Data on the effects of strategies to maintain sinus rhythm on the overall risk of death are lacking. Recent randomized trials have suggested that the risk of death may be decreased among patients in whom the sinus rhythm is maintained early after the diagnosis of atrial fibrillation and in those with depressed left ventricular function who are candidates for and who undergo ablation.

关于维持窦性心律的策略对总体死亡风险的影响的数据缺乏。最近的随机试验表明，房颤诊断后早期保持窦性心律的患者以及接受消融治疗的左心室功能低下的患者的死亡风险可能会降低。

Among some patients with atrial fibrillation who are thought to be in sinus rhythm, episodes of atrial fibrillation may go undetected and the risk of stroke appears to be increased. Safe strategies for determining whether patients can discontinue anticoagulation when sinus rhythm is maintained require further definition. Data are needed to inform the outcomes of occlusion or resection of the left atrial appendage, particularly in patients in whom anticoagulation poses high risks.

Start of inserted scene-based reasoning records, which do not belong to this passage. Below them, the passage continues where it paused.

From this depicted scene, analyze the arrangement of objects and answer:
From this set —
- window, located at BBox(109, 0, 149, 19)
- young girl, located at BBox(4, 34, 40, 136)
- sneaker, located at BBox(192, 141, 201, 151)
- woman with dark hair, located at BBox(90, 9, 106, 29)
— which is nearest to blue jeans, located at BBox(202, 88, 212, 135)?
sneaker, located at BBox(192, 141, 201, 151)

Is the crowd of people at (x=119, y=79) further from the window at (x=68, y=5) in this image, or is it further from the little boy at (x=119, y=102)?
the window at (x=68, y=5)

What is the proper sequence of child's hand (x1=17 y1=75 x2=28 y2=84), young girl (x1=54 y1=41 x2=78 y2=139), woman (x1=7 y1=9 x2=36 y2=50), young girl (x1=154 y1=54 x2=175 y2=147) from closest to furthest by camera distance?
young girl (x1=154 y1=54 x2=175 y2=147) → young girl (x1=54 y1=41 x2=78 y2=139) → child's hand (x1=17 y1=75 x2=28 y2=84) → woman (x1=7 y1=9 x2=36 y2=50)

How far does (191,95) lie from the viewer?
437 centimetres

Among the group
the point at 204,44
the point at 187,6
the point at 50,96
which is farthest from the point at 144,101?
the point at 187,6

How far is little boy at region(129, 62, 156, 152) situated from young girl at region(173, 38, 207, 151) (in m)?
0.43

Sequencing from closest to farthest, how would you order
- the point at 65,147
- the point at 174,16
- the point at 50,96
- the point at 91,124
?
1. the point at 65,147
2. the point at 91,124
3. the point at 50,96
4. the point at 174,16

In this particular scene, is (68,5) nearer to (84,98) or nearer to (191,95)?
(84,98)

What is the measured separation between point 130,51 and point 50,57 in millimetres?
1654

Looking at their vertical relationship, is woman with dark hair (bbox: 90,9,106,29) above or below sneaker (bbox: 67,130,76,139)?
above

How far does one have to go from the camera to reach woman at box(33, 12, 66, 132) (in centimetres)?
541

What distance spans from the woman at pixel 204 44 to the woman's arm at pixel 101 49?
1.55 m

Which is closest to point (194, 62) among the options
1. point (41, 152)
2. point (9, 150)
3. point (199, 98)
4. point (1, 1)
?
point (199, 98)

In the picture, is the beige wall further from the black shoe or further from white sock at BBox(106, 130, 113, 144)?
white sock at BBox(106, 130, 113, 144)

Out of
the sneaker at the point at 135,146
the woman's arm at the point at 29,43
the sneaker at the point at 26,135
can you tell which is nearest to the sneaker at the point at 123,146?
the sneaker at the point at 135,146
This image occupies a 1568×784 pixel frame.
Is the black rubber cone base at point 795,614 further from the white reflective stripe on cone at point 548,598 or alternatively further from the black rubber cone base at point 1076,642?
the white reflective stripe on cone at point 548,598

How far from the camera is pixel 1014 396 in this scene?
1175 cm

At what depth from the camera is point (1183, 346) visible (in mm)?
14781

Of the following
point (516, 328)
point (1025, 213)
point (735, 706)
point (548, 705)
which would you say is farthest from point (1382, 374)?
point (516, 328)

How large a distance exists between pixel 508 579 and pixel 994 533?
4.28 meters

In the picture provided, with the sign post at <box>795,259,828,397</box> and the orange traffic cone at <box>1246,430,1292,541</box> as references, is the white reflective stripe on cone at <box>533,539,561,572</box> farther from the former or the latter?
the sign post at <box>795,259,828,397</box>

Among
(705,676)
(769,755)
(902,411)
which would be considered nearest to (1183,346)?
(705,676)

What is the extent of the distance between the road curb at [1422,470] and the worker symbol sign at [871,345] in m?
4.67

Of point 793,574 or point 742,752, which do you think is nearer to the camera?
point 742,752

在一些被认为是窦性心律的心房颤动患者中，心房颤动的发作可能未被发现，卒中的风险似乎增加了。在维持窦性心律的情况下，确定患者是否可以停止抗凝治疗的安全策略需要进一步确定。需要数据来告知封堵或切除左心耳的结果，尤其是在抗凝风险很高的患者中

Conclusions and Recommendations

For a patient such as the one described in the vignette who has newly recognized atrial fibrillation, we would obtain serum electrolyte, creatinine, and thyrotropin levels; identify and treat reversible risk factors; and initiate anticoagulation with a direct-acting oral anticoagulant and therapy with a beta-blocker (adjusting the dose to achieve rate control). Further evaluation would include echocardiography and assessment of possible coronary artery disease with stress testing or angiography. We would perform direct-current cardioversion after a 4-week course of anticoagulation. If atrial fibrillation recurred, decisions regarding further therapy would be guided by symptoms, risks, and benefits and would include consideration of catheter ablation to maintain sinus rhythm.

对于像片段中描述的新发现房颤的患者，我们将获取血清电解质、肌酐和促甲状腺素水平；识别和治疗可逆的危险因素；使用直接口服抗凝剂开始抗凝，并使用β受体阻滞剂进行治疗(调整剂量以实现心率控制)。进一步的评估将包括超声心动图和通过负荷测试或血管造影评估可能的冠状动脉疾病。我们将在4周的抗凝疗程后进行直流电复律。如果房颤复发，进一步治疗的决定将根据症状、风险和益处来指导，并将包括考虑导管消融以维持窦性心律。